S’agissant du bien-fondé du premier moyen, le Tribunal prend le soin de rappeler que les droits de la défense comportent le droit d’être entendu et le droit d’accès au dossier et figurent au nombre des droits fondamentaux faisant partie intégrante de l’ordre juridique de l’Union et consacrés par la charte des droits fondamentaux de l’Union européenne. Ainsi, le Tribunal souligne que le principe général du respect des droits de la défense s’applique en l’espèce, dès lors que la procédure ouverte à l’encontre de la requérante est susceptible d’aboutir, et a abouti, à une sanction à l’encontre d’un membre du Parlement pour harcèlement. Dans une procédure visant à établir l’existence d’un harcèlement, ce principe implique que, dans le respect d’éventuelles exigences de confidentialité, la personne mise en cause se voie, préalablement à l’adoption de la décision lui faisant grief, communiquer toutes les pièces du dossier, à charge et à décharge, concernant ledit harcèlement et qu’elle soit entendue sur celles-ci. En l’espèce, le Tribunal relève que, durant la procédure ayant conduit à la constatation de la situation de harcèlement et à l’imposition de la sanction, si la requérante a été informée du contenu des plaintes des deux assistants parlementaires accrédités, elle n’a eu accès ni aux déclarations faites par ceux-ci devant le comité consultatif ni aux pièces du dossier, en particulier au contenu intégral des courriels et des textos, alors que ces différentes informations ont été prises en considération pour conclure à l’existence d’un harcèlement et sanctionner la requérante. Par conséquent, le Tribunal estime que le principe général du respect des droits de la défense de la requérante a été violé en l’espèce.

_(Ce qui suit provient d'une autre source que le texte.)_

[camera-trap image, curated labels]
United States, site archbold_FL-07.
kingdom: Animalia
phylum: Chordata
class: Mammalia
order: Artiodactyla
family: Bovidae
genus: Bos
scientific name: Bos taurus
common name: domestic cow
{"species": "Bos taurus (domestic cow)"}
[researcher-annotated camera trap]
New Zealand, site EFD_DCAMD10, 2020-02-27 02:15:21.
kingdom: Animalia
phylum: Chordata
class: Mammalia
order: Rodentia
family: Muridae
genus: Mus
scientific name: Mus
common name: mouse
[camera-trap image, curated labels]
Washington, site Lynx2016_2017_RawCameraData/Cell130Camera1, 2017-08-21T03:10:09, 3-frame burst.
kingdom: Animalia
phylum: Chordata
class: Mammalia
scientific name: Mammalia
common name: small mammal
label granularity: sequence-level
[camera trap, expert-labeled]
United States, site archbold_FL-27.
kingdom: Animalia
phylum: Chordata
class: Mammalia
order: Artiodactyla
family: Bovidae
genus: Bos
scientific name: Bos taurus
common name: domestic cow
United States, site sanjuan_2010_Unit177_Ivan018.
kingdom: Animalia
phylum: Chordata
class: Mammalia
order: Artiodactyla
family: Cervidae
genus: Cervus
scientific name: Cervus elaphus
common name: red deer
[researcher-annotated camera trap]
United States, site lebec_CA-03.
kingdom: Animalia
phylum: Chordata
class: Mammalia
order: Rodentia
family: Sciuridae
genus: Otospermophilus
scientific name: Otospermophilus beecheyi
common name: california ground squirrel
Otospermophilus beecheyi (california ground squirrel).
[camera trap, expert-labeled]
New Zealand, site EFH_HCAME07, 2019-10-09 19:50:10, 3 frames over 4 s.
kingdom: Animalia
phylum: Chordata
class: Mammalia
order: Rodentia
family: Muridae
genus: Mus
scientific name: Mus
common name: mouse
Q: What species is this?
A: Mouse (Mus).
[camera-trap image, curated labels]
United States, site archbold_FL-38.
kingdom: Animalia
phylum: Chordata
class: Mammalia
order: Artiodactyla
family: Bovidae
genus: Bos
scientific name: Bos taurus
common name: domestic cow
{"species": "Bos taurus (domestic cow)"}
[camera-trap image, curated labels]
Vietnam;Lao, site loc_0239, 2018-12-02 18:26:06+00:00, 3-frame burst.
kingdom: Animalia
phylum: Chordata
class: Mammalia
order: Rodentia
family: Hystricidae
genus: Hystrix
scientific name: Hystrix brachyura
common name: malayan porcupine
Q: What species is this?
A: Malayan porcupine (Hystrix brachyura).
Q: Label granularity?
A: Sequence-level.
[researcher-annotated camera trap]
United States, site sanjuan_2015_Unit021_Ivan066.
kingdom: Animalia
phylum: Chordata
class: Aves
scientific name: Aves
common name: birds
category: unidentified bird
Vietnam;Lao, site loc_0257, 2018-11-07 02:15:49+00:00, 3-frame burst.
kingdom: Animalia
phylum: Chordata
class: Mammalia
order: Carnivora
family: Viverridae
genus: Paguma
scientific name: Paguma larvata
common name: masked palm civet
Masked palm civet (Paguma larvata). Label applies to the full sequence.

Se penchant sur les conséquences de la violation de ce principe, le Tribunal rappelle qu’une violation des droits de la défense n’entraîne l’annulation d’une décision adoptée au terme d’une procédure que si, en l’absence de cette irrégularité, cette procédure pouvait aboutir à un résultat différent{6}. Cette exigence est satisfaite lorsque, n’ayant pas eu accès aux pièces qui devaient lui être communiquées en application du respect dû aux droits de la défense, une requérante n’a pu utilement faire valoir ses observations et s’est ainsi vue privée d’une chance, même réduite, de mieux assurer sa défense. Dans un tel cas, un défaut de communication de pièces du dossier sur lesquelles s’est fondée l’administration affecte, en effet, de manière inévitable, au regard de la protection due aux droits de la défense, la régularité des actes pris au terme d’une procédure susceptible d’affecter la requérante défavorablement. En l’occurrence, le Tribunal considère que, en n’ayant pas eu accès au contenu intégral du dossier, la requérante a été privée d’une chance de mieux assurer sa défense et que cette irrégularité a affecté, de manière inévitable, le contenu des décisions prises sur l’existence du harcèlement et sur la sanction.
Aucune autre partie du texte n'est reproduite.